PROBLEM DETAILS — Please return every line of the records that contains the word "login".

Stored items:
=== Begin Enclosure ===

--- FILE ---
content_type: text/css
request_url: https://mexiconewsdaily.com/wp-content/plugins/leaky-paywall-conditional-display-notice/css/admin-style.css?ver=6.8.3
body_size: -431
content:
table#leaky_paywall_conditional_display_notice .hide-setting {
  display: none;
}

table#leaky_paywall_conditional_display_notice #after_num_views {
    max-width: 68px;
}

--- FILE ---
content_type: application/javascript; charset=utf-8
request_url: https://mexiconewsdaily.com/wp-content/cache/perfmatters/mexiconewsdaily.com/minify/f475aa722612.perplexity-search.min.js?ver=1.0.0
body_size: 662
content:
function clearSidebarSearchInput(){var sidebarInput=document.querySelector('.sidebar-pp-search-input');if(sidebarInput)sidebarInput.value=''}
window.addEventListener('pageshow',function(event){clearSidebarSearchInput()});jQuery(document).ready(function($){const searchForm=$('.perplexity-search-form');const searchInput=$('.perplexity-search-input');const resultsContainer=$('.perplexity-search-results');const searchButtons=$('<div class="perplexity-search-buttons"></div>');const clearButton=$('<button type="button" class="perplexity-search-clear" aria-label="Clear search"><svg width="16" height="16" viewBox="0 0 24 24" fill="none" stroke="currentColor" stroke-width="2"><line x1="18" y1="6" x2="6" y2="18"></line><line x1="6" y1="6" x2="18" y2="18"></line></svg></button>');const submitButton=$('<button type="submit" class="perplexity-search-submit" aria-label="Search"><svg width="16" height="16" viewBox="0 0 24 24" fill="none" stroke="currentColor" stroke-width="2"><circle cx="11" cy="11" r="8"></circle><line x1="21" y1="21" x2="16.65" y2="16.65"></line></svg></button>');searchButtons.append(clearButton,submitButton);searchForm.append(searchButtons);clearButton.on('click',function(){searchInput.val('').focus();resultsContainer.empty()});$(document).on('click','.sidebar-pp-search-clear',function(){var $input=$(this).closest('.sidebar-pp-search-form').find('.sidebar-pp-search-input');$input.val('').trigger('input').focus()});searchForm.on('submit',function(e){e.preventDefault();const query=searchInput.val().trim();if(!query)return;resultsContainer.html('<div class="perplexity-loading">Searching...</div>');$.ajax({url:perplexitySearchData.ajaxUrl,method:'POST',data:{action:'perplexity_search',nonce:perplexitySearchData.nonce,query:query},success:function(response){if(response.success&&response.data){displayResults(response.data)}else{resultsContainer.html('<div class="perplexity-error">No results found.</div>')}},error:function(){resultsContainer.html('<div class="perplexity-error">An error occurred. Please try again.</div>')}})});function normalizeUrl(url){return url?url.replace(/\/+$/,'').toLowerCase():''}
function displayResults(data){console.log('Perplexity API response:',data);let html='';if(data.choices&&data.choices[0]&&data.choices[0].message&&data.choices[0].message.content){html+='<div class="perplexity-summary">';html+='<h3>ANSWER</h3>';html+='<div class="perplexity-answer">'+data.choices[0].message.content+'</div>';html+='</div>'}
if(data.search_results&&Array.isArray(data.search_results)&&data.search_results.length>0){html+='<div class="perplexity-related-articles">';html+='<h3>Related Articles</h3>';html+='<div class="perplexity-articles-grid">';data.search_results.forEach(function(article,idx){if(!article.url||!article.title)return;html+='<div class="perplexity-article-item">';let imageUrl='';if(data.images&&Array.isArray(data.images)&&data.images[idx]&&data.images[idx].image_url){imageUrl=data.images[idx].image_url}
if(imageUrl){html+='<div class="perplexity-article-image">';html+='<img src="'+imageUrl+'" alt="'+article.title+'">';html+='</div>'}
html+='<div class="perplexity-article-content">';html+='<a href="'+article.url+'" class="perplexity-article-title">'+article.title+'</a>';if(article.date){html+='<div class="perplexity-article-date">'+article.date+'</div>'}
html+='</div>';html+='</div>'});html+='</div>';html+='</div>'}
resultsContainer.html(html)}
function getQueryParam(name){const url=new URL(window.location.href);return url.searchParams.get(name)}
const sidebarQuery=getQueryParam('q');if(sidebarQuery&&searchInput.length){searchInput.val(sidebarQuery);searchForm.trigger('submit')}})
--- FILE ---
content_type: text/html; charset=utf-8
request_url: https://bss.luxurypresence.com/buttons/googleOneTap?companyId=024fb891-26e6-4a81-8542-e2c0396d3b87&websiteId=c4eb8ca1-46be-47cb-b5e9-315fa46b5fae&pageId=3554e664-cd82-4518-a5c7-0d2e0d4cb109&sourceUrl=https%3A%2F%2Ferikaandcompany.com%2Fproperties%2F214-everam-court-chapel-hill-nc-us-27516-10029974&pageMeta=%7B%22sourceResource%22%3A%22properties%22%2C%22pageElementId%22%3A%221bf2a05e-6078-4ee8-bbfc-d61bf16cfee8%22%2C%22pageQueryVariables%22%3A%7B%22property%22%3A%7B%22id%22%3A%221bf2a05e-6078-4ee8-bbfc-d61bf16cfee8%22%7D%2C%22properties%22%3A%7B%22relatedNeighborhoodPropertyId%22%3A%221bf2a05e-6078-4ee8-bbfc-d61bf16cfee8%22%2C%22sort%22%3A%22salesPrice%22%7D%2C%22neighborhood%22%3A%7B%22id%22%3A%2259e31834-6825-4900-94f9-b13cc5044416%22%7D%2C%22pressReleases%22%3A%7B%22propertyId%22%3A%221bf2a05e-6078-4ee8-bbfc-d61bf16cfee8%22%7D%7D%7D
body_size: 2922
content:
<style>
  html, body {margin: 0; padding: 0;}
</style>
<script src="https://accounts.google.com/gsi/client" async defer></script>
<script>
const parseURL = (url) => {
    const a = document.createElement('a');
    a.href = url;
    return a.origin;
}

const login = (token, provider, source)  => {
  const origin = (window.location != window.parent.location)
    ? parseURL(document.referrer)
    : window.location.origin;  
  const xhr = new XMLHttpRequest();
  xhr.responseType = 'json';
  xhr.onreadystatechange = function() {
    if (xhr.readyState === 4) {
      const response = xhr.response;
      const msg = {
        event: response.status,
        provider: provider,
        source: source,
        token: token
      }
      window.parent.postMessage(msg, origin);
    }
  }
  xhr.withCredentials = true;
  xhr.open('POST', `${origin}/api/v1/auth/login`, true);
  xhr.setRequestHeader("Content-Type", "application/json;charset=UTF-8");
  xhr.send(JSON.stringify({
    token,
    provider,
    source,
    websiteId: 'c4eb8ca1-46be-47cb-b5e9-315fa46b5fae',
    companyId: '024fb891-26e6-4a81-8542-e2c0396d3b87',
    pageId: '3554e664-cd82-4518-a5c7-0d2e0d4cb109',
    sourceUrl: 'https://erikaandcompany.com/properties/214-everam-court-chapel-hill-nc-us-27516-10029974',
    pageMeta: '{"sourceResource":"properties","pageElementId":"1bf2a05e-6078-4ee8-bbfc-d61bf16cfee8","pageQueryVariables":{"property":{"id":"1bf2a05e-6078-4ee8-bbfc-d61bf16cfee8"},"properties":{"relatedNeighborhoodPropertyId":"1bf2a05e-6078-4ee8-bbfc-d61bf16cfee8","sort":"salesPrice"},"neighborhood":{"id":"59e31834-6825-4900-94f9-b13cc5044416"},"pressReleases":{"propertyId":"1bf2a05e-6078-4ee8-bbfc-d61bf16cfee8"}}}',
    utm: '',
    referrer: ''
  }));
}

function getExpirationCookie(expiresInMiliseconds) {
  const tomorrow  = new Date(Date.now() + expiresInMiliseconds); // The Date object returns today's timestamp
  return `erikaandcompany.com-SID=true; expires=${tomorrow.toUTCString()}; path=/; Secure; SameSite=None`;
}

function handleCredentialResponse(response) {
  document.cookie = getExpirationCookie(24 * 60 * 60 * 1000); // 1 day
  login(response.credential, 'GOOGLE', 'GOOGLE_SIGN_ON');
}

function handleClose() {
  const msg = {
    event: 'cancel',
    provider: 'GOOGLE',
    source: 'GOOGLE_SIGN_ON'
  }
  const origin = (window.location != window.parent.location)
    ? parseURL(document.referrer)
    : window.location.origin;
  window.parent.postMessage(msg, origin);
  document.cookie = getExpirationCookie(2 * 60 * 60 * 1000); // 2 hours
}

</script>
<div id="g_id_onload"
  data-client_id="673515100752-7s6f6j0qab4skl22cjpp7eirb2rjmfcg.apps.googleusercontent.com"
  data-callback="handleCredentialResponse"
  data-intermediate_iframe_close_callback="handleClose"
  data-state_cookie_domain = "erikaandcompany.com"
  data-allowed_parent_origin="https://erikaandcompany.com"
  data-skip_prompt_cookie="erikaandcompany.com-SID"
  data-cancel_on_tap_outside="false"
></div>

=== End Enclosure ===

ANSWER —
const login = (token, provider, source)  => {
  xhr.open('POST', `${origin}/api/v1/auth/login`, true);
  login(response.credential, 'GOOGLE', 'GOOGLE_SIGN_ON');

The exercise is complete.